O preço da mais importante commodity do mundo moderno levou, portanto, oito anos para sair de US$ 31 o barril e atingir US$ 147. Esse longo caminho de alta foi quase todo feito de volta em menos de seis meses, quando o petróleo caiu para US$ 35 em dezembro passado. Na última sexta-feira, por conta do conflito na Faixa de Gaza, a cotação subiu para US$ 46, nível ainda 69% abaixo do pico.
Muitos consumidores, naturalmente, ficaram felizes com a baixa do petróleo. Nos EUA, por exemplo, o preço do galão (3,78 litros) de gasolina, que havia chegado a US$ 4,11 em julho, caiu para US$ 1,66 no fim do ano passado, o equivalente a pouco mais de R$ 1 o litro. No Brasil, a Petrobras pratica uma política de estabilização que impede tanto altas quanto baixas significativas de preços de combustíveis. É difícil entender como a gasolina pode custar o mesmo preço com o petróleo a US$ 147 ou a US$ 35.
Discutir o preço da gasolina, porém, não é o objetivo deste artigo. A ideia é alertar para o forte desestímulo que essa baixa vai trazer, se persistir, aos investimentos na produção de energia. Segundo o "Financial Times", as únicas produções de petróleo que continuavam economicamente viáveis em dezembro eram as do Oriente Médio e as da Venezuela, cujos custos situam-se abaixo de US$ 30 o barril.
No Brasil, o petróleo barato levanta dúvidas sobre a viabilidade de investimentos no setor petrolífero e também no de energias renováveis, como os biocombustíveis -as fontes hidrelétricas, dependendo do projeto, continuam viáveis. Pelos dados do "Financial Times", a exploração das reservas brasileiras de petróleo em águas profundas, na área do pré-sal, só se torna viável com o petróleo acima de US$ 60. O álcool brasileiro, feito a partir da cana-de-açúcar, perde a viabilidade quando o petróleo fica abaixo de US$ 45.
Outras fontes alternativas de energia são ainda muito menos competitivas. O álcool americano, à base de milho, viabiliza-se apenas com o petróleo a US$ 65, e o biodiesel europeu, a US$ 82. Fontes de energia elétrica renováveis como as eólicas têm custo de produção, em barris-equivalentes, a US$ 75 (em terra) ou US$ 145 (no mar).

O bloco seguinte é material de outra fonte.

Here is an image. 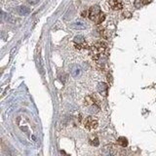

A crise econômica, portanto, pode ser uma ducha de água fria na nova indústria de energia alternativa, como a de biocombustíveis brasileiros, que ganhou impulso durante os tempos de petróleo caro.
Com a possível recessão mundial, durante algum tempo não se ouvirá falar em falta de energia. Mas é preciso pensar nos possíveis problemas no médio e no longo prazo. Quando começar a retomada do crescimento, haverá a necessidade de mais petróleo, mais energia elétrica e mais biocombustíveis.
Enquanto o preço do petróleo permanecer no nível atual, investimentos na indústria da energia só poderão continuar mediante incentivos governamentais. Nada contra, por se tratar de área estratégica, mas desde que os benefícios sejam explicitados, para que a sociedade saiba o que e quanto está pagando. O incentivo não pode estar escondido no preço da gasolina, por exemplo.

BENJAMIN STEINBRUCH, 55, empresário, é diretor-presidente da Companhia Siderúrgica Nacional, presidente do conselho de administração da empresa e primeiro vice-presidente da Fiesp (Federação das Indústrias do Estado de São Paulo).